— begin Records for the exercise —

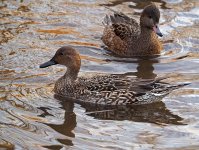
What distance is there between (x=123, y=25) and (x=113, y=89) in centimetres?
301

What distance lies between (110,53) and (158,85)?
255cm

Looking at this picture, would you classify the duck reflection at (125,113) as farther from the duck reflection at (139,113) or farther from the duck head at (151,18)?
the duck head at (151,18)

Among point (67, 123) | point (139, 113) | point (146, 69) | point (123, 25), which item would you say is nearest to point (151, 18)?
point (123, 25)

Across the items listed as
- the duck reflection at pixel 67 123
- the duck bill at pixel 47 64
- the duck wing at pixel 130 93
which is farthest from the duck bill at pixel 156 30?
A: the duck reflection at pixel 67 123

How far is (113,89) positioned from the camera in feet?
35.0

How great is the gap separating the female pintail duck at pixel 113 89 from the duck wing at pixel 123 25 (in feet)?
8.01

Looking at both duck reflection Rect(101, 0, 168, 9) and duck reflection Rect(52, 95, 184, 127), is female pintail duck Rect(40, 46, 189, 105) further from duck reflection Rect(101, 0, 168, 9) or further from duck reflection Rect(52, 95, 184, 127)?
duck reflection Rect(101, 0, 168, 9)

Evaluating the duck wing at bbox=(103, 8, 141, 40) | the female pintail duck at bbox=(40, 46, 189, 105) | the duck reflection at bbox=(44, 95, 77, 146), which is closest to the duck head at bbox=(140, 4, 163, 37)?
the duck wing at bbox=(103, 8, 141, 40)

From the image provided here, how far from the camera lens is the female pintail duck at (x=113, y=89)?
10609 millimetres

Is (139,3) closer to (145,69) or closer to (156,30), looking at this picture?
(156,30)

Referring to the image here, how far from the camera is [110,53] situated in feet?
42.8

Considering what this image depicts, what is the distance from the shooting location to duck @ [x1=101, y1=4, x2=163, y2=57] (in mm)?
13016

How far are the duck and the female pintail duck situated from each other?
216cm

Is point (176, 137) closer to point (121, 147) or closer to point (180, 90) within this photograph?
point (121, 147)
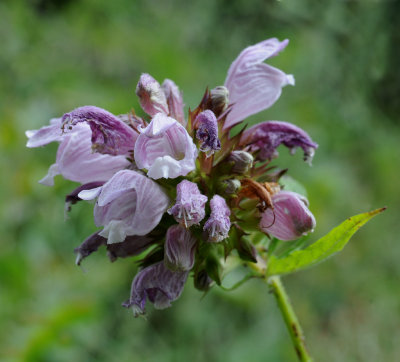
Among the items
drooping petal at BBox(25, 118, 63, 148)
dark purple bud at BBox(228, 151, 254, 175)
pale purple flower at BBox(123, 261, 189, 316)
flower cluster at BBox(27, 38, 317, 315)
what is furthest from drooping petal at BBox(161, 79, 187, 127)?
pale purple flower at BBox(123, 261, 189, 316)

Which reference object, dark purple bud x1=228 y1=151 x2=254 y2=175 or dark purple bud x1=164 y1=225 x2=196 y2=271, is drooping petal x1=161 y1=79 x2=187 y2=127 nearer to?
dark purple bud x1=228 y1=151 x2=254 y2=175

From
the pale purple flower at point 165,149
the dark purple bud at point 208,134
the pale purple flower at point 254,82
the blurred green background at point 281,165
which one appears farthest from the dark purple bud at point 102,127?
the blurred green background at point 281,165

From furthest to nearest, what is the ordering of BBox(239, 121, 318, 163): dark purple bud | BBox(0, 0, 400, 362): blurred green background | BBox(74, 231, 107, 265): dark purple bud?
1. BBox(0, 0, 400, 362): blurred green background
2. BBox(239, 121, 318, 163): dark purple bud
3. BBox(74, 231, 107, 265): dark purple bud

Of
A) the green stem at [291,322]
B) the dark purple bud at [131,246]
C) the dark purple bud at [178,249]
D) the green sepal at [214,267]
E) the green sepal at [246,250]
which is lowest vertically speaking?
the green stem at [291,322]

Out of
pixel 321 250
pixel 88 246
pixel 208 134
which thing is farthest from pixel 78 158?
pixel 321 250

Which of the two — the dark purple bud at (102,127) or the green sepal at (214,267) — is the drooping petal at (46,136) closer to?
the dark purple bud at (102,127)

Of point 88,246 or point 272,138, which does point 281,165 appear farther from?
point 88,246

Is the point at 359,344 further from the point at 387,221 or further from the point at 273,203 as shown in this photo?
the point at 273,203
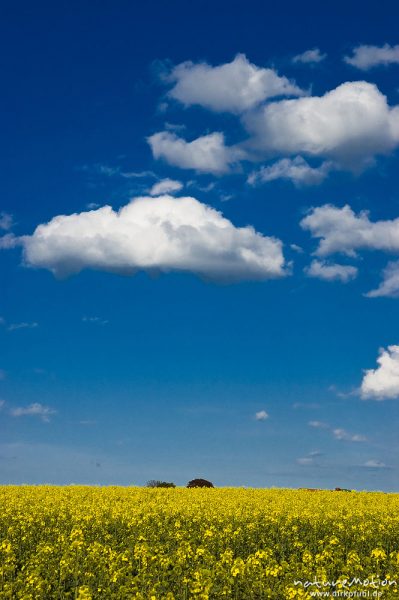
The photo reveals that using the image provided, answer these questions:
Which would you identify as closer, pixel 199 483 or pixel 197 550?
pixel 197 550

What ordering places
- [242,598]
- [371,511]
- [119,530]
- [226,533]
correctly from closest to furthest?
[242,598] < [226,533] < [119,530] < [371,511]

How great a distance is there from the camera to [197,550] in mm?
13703

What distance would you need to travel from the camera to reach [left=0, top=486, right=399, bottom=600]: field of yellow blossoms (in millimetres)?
12539

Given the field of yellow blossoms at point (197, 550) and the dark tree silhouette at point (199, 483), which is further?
the dark tree silhouette at point (199, 483)

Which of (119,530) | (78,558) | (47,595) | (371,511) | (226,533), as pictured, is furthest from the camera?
(371,511)

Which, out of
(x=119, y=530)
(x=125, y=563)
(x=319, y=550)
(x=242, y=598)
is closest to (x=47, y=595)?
(x=125, y=563)

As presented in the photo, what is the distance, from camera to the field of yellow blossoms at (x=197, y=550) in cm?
1254

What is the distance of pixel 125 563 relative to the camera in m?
15.4

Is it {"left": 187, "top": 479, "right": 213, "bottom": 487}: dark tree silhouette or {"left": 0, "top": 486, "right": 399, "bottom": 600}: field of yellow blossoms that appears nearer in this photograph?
{"left": 0, "top": 486, "right": 399, "bottom": 600}: field of yellow blossoms

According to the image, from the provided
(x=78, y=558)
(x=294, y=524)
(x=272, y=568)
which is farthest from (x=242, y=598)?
(x=294, y=524)

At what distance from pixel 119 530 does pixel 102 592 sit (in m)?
6.31

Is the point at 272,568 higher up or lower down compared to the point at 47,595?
higher up

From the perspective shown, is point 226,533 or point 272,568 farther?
point 226,533

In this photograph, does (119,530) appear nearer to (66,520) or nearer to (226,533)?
(66,520)
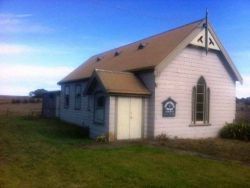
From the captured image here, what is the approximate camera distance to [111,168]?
985cm

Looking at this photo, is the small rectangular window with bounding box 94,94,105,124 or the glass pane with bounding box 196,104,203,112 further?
the glass pane with bounding box 196,104,203,112

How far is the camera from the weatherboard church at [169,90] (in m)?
16.8

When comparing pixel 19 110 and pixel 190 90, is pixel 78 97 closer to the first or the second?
pixel 190 90

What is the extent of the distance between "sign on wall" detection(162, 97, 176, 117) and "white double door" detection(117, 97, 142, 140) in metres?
1.33

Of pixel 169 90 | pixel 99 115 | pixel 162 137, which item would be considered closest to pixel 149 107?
pixel 169 90

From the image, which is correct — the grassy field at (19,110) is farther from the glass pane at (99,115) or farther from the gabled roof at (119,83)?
the gabled roof at (119,83)

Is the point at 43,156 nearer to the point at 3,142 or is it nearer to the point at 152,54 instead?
the point at 3,142

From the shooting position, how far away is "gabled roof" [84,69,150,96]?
53.7 ft

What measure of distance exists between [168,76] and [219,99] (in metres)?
4.61

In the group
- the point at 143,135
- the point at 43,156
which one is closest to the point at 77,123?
the point at 143,135

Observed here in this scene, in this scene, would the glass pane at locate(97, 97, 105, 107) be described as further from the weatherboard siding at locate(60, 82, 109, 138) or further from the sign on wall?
the sign on wall

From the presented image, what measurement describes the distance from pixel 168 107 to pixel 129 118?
93.9 inches

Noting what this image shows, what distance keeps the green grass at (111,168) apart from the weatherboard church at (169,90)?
3465mm

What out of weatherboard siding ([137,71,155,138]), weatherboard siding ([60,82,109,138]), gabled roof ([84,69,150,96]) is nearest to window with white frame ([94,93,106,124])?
weatherboard siding ([60,82,109,138])
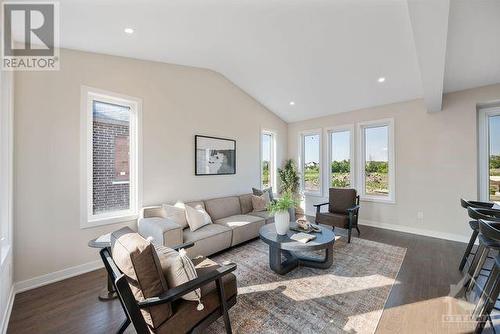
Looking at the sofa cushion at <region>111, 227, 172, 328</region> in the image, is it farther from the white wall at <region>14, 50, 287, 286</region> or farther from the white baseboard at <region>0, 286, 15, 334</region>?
the white wall at <region>14, 50, 287, 286</region>

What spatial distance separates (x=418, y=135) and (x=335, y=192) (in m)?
1.94

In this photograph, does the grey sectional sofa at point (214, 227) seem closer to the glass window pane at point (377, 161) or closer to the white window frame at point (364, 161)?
the white window frame at point (364, 161)

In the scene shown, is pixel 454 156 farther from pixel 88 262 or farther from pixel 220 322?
pixel 88 262

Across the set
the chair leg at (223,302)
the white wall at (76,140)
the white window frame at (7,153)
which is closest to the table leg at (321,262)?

— end Records for the exercise —

> **What you have to do**:
Extract, word for word, every line from the one holding "From the presented" through the closing line of the data above. Do not include any pictures.

> **The completed task**:
From the presented image, what measurement describes the distance from pixel 168 107 to pixel 129 118?
93.9 inches

Noting what this image shows, what distance keeps the green grass at (111,168) apart from the weatherboard church at (169,90)?
3465mm

What out of weatherboard siding ([137,71,155,138]), weatherboard siding ([60,82,109,138]), gabled roof ([84,69,150,96]) is nearest to window with white frame ([94,93,106,124])?
weatherboard siding ([60,82,109,138])
Looking at the sofa cushion at <region>111, 227, 172, 328</region> in the image, is it farther from the white wall at <region>14, 50, 287, 286</region> or farther from the white baseboard at <region>0, 286, 15, 334</region>?
the white wall at <region>14, 50, 287, 286</region>

What spatial distance separates (x=418, y=135) and (x=335, y=192) (in m)?
1.94

In this photograph, does the grey sectional sofa at point (214, 227) seem closer to the glass window pane at point (377, 161) or closer to the white window frame at point (364, 161)?
the white window frame at point (364, 161)

In the scene shown, is pixel 454 156 farther from pixel 88 262 or farther from pixel 220 322?
pixel 88 262

Across the set
the chair leg at (223,302)
the white wall at (76,140)
the white window frame at (7,153)
which is closest to the table leg at (321,262)?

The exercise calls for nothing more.